Design/methodology/approach
The study investigates how knowledge is accomplished when accountability is demanded. The “knowing-in-practice” perspective (Lave, 1988; Orlikowski, 2002; Pentland, 1992) is introduced to theorise knowledge as the ability to purposefully go on with practice and information as a resource that may contribute to this knowledge. Empirically, the study investigates Nordic investors’ engagement with companies addressing environmental, social, and governance issues.
Findings
The findings illustrate how information may contribute to knowledge in an accountability setting. Whether or not the information contributes to knowledge in the accountability setting depends on the information’s origin, convergence with other accounts, and use in contradicting and disproving executives’ information. The analysis also shows how knowledge in accountability settings may be achieved without information – for example, by enacting theories.

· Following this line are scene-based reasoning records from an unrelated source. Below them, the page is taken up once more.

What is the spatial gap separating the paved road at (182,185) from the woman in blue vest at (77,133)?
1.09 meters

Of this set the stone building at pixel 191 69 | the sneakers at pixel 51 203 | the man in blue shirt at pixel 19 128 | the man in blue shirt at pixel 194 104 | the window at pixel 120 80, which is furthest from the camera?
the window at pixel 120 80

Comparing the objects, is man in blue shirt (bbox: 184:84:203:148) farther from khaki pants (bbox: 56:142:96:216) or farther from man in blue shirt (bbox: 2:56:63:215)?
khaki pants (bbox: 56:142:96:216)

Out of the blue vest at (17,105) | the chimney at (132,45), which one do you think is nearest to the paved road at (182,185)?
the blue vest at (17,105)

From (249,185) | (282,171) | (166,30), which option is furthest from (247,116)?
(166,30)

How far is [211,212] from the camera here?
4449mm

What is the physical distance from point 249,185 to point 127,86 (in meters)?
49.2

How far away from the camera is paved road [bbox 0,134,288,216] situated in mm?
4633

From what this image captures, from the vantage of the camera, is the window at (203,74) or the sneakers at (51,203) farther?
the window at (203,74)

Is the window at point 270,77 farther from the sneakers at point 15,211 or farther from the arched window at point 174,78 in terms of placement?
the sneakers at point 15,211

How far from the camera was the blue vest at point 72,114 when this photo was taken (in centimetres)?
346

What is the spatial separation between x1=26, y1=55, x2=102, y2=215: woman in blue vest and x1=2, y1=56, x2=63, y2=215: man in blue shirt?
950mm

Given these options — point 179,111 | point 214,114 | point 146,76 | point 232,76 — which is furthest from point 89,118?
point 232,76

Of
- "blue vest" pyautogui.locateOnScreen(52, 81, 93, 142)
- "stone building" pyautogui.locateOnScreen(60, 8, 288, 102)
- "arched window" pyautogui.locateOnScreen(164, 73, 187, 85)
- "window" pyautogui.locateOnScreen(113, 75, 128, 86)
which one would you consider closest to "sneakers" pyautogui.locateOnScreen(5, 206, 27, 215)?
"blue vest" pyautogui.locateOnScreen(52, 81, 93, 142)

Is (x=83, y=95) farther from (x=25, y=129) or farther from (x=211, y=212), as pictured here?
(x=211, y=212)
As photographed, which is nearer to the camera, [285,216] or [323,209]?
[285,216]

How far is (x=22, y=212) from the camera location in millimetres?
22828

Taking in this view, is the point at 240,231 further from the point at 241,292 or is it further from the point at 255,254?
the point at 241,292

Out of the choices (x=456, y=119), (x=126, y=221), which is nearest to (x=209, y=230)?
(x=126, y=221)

Research limitations/implications
The study suggests that research should more carefully distinguish between knowledge and information. According to the perspective used here, knowledge is the ability to purposefully go on with practice. Information is one of many resources that can contribute to knowledge.
Practical implications
This study provides insight into the relationship between accounting systems and the practice of demanding accountability. Such understanding is valuable when designing accounts-based governance and civil regulation, such as for addressing sustainability issues, as in this study.
Originality/value
The study challenges the view of knowledge as a representation or factual commodity, and provides a new and more elaborate view of the relationship between information and knowledge in accountability settings by introducing the knowing-in-practice perspective to the accounting literature.